40

Barbara war den ganzen Tag zerstreut und Niemand wunderte sich darüber, das war ja nur die Folge der festlichen Nacht, welche den Körper abspannt und den Geist oft noch mehr. Den anderen Theil- nehmern des Festes ging das nicht besser, man scherzte darüber, lachte und gähnte und nahm dieses Gefühl als etwas Unvermeidliches hin.

In den Nachmittagsstunden saß Barbara an dem Fenster und blickte sinnend auf die Straße hinaus.
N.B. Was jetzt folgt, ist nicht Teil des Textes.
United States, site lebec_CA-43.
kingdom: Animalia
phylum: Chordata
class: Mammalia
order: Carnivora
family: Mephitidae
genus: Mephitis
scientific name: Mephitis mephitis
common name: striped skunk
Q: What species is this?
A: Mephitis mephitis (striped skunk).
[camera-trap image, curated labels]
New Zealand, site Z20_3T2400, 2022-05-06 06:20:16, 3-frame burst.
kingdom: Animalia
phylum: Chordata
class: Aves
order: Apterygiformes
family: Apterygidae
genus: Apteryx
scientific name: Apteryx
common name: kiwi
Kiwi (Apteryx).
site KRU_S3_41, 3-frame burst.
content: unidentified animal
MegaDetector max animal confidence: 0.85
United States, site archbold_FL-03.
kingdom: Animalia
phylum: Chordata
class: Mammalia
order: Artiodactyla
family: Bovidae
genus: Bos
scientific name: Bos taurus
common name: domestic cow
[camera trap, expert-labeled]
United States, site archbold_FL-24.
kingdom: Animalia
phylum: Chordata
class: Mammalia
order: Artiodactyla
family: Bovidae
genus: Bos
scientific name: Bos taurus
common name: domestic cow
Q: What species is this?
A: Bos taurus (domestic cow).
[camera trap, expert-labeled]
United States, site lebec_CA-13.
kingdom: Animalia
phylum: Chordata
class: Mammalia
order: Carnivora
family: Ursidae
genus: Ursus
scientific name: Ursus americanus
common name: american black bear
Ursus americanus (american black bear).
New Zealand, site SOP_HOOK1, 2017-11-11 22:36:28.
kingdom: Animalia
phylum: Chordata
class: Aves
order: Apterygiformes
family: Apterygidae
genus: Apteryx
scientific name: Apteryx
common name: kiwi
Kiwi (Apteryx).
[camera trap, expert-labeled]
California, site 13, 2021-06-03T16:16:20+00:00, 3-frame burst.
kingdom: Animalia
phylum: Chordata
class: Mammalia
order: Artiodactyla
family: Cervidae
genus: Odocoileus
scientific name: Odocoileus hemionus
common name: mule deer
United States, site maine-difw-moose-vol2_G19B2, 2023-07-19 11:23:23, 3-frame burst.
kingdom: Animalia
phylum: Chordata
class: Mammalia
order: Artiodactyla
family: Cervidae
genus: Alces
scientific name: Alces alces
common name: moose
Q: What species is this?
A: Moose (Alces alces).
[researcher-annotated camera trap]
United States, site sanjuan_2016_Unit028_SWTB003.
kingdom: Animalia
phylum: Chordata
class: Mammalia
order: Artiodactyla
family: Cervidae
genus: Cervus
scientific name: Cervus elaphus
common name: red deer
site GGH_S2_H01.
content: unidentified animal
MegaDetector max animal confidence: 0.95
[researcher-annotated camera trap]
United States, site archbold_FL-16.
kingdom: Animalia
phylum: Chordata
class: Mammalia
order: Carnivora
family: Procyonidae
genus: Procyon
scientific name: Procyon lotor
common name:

Sie hörte Huffchlag und sah einen Reiter daher kommen.

Barbara bebte leise zusammen bei dem Anblicke des Reiters, wonniger Schauder durchrieselte sie, denn sie hatte ihn auf den ersten Blick erkannt, es war Constantin Soltyk, ihr Tänzer von gestern, an den sie heute ja immer hatte denken müssen.

Constantin hatte wohl das Mädchen am Fenster auch gesehen und erkannt, denn er entblößte sein Haupt, neigte sich tief, ließ dann das feurige Polenroß steigen und sprengte vorüber. Barbara neigte sich aus dem Fenster und schaute dem Reiter nach, da blickte auch Constantin sich um; das Mädchen bemerkend, schwang er nochmals seine Mütze und ritt dann in ruhigem Schritte weiter.

Höher klopfte da des Mädchens Herz, es hatte ihn ja gesehen,, und indem er an diesem Fenster vorüber ritt, hatte er den Beweis geliefert, daß auch er die Tänzerin von vergangener Nacht nicht ver­gessen hatte.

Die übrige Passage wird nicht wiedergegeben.